Il viaggio inizia con i graffiti preistorici dell’Addaura, testimonianze silenziose di una presenza umana primordiale, per elevarsi fino a un planisfero presente, emblema di un’identità palermitana che si fa spazio nel mondo.
Questo oggetto, collocato in un ristorante multietnico nel cuore dell’Albergheria, visualizza Palermo come un nodo pulsante, un centro da cui irradiano connessioni verso ogni direzione del globo, incarnando una città cosmopolita e profondamente radicata nel suo territorio.
La selezione delle cento opere e degli oggetti che compongono il racconto non segue un ordine cronologico o stilistico convenzionale.
Ogni scelta è dettata da un’ispirazione, un indizio, un’eco di un’esperienza, creando un percorso non lineare, ricco di sorprese e rivelazioni.
Troisi ci conduce attraverso vicende dimenticate, aneddoti curiosi, misteri irrisolti, dipingendo un affresco complesso e sfaccettato della città.
Emergono storie di tragedie impreviste, come il crollo del pontile del porto nel 1590, immortalato da Alvino, che si tramutò in una carneficina che coinvolse personalità di spicco.
Un racconto che si intreccia con il mistero dell’iconografia del Genio, simbolo ricorrente di Palermo, e con le vicissitudini del celebre ritratto di Franca Florio, modificato più volte da Giovanni Boldini.
L’ombra della perdita si allunga sulla città con la scomparsa del Caravaggio, la Natività trafugata dall’oratorio di San Lorenzo, un furto che ha privato la città di un capolavoro e un enigma che ancora oggi alimenta interrogativi.
Il racconto si arricchisce di episodi bizzarri, come la protesta delle donne della Kalsa che, sfidando l’autorità del pretore, mostravano il sedere dalle mura delle “cattive” per denunciare un aumento delle tasse, un gesto di ribellione che mescola sacro e profano.
La grandezza artistica di Palermo si manifesta in forme diverse: dalla magnificenza della Cappella Palatina, con i suoi mosaici che catturano la luce in giochi cangianti, all’impegno di artisti come Renato Guttuso, che con la sua “Vucciria” ci consegna un’immagine cruda e intensa di un mondo in trasformazione e declino.
Ma l’itinerario tracciato da Troisi non elude le ferite profonde che segnano il tessuto urbano di Palermo.

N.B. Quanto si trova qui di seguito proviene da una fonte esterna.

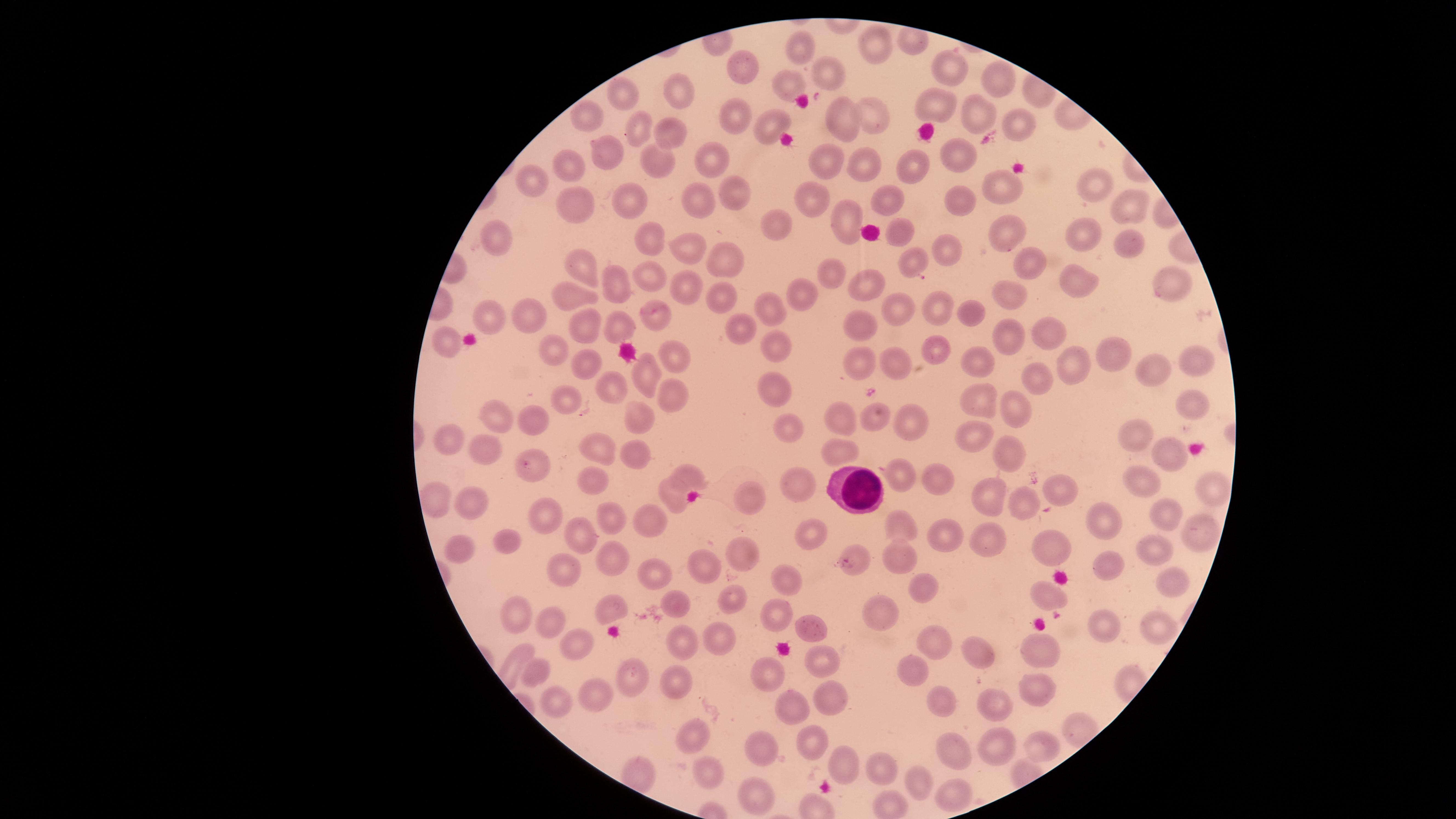

Approximate marker points, in pixels from the top-left corner. White blood cells: (x=857, y=489). Uninfected red blood cells: (x=878, y=43), (x=799, y=45), (x=747, y=62), (x=955, y=70), (x=832, y=74), (x=788, y=81), (x=1000, y=82), (x=675, y=92), (x=624, y=93), (x=938, y=106), (x=841, y=117), (x=584, y=118), (x=878, y=118), (x=982, y=118), (x=735, y=122), (x=770, y=124), (x=1020, y=124), (x=639, y=125), (x=670, y=137), (x=960, y=154), (x=610, y=155), (x=711, y=158), (x=558, y=164), (x=655, y=164), (x=822, y=164), (x=865, y=164), (x=907, y=172), (x=534, y=183), (x=1093, y=185), (x=730, y=187), (x=1006, y=187), (x=625, y=199), (x=809, y=200), (x=567, y=202), (x=699, y=202), (x=884, y=205), (x=968, y=206), (x=1125, y=210), (x=848, y=214), (x=778, y=217), (x=1010, y=229), (x=897, y=235), (x=1091, y=235), (x=686, y=241), (x=501, y=243), (x=1133, y=243), (x=649, y=247), (x=953, y=251), (x=722, y=254), (x=579, y=264), (x=918, y=265), (x=1023, y=267), (x=828, y=273), (x=655, y=281), (x=1077, y=282), (x=612, y=284), (x=1165, y=285), (x=864, y=289), (x=684, y=290), (x=572, y=293), (x=799, y=294), (x=713, y=298), (x=1003, y=299), (x=936, y=306), (x=773, y=312), (x=900, y=312), (x=976, y=314), (x=528, y=315), (x=654, y=317), (x=484, y=318), (x=580, y=324), (x=860, y=326), (x=628, y=329), (x=1052, y=333), (x=734, y=334), (x=1008, y=339), (x=450, y=345), (x=553, y=345), (x=775, y=348), (x=1112, y=348), (x=930, y=350), (x=1183, y=354), (x=675, y=355), (x=862, y=358), (x=891, y=364), (x=981, y=365), (x=584, y=366), (x=1071, y=367), (x=1147, y=371), (x=651, y=375), (x=1033, y=376), (x=613, y=387), (x=772, y=393), (x=677, y=401), (x=573, y=403), (x=975, y=405), (x=1015, y=405), (x=1193, y=406), (x=873, y=412), (x=498, y=415), (x=838, y=416), (x=533, y=419), (x=642, y=420), (x=907, y=421), (x=784, y=426), (x=968, y=430), (x=449, y=438), (x=1144, y=438), (x=605, y=444), (x=835, y=447), (x=485, y=448), (x=1006, y=449), (x=1166, y=456), (x=639, y=457), (x=691, y=473), (x=585, y=478), (x=903, y=479), (x=940, y=481), (x=1140, y=483), (x=795, y=485), (x=1057, y=491), (x=991, y=493), (x=430, y=494), (x=753, y=495), (x=1213, y=496), (x=670, y=500), (x=1020, y=504), (x=469, y=505), (x=611, y=514), (x=1159, y=515), (x=650, y=517), (x=548, y=520), (x=1098, y=521), (x=901, y=526), (x=1195, y=531), (x=582, y=535), (x=941, y=536), (x=808, y=538), (x=986, y=538), (x=507, y=543), (x=1052, y=546), (x=462, y=548), (x=1154, y=552), (x=896, y=557), (x=749, y=559), (x=858, y=564), (x=1105, y=565), (x=558, y=569), (x=709, y=570), (x=657, y=574), (x=1162, y=581), (x=921, y=582), (x=787, y=588), (x=1047, y=598), (x=675, y=599), (x=729, y=603), (x=880, y=605), (x=512, y=611), (x=611, y=611), (x=777, y=615), (x=552, y=621), (x=1158, y=624), (x=810, y=625), (x=1100, y=628), (x=715, y=638), (x=935, y=639), (x=578, y=641), (x=682, y=646), (x=977, y=649), (x=1045, y=651), (x=819, y=663), (x=536, y=666), (x=913, y=675), (x=776, y=677), (x=628, y=678), (x=675, y=678), (x=1031, y=693), (x=590, y=695), (x=833, y=696), (x=561, y=704), (x=939, y=704), (x=793, y=707), (x=994, y=707), (x=694, y=734), (x=809, y=743), (x=1043, y=743), (x=1000, y=747), (x=761, y=753), (x=960, y=754), (x=879, y=764), (x=840, y=768), (x=717, y=771), (x=916, y=782), (x=948, y=792), (x=753, y=798). One field of view of the specimen. Presence: no malaria parasites identified. Thin blood smear. Circular visible region. Giemsa-stained preparation. Image is 1456×819 pixels. Smartphone photograph through the microscope eyepiece.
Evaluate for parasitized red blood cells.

Le cicatrici del sacco edilizio, le ferite ancora aperte dei bombardamenti del 1943, si affiancano alla consapevolezza di un’identità divisa, lacerata tra la volontà di preservare e il desiderio di distruggere.
Due anime, o forse più, che si confrontano, si scontrano, definendo il destino della città.
L’opera di Troisi non è solo un omaggio alla bellezza artistica di Palermo, ma anche una riflessione critica sulla sua storia, sulle sue contraddizioni e sulle sue speranze.
Un invito a riscoprire la città attraverso gli occhi dell’arte, a comprenderne l’anima complessa e a custodirne il patrimonio culturale, un tesoro inestimabile che appartiene a tutti.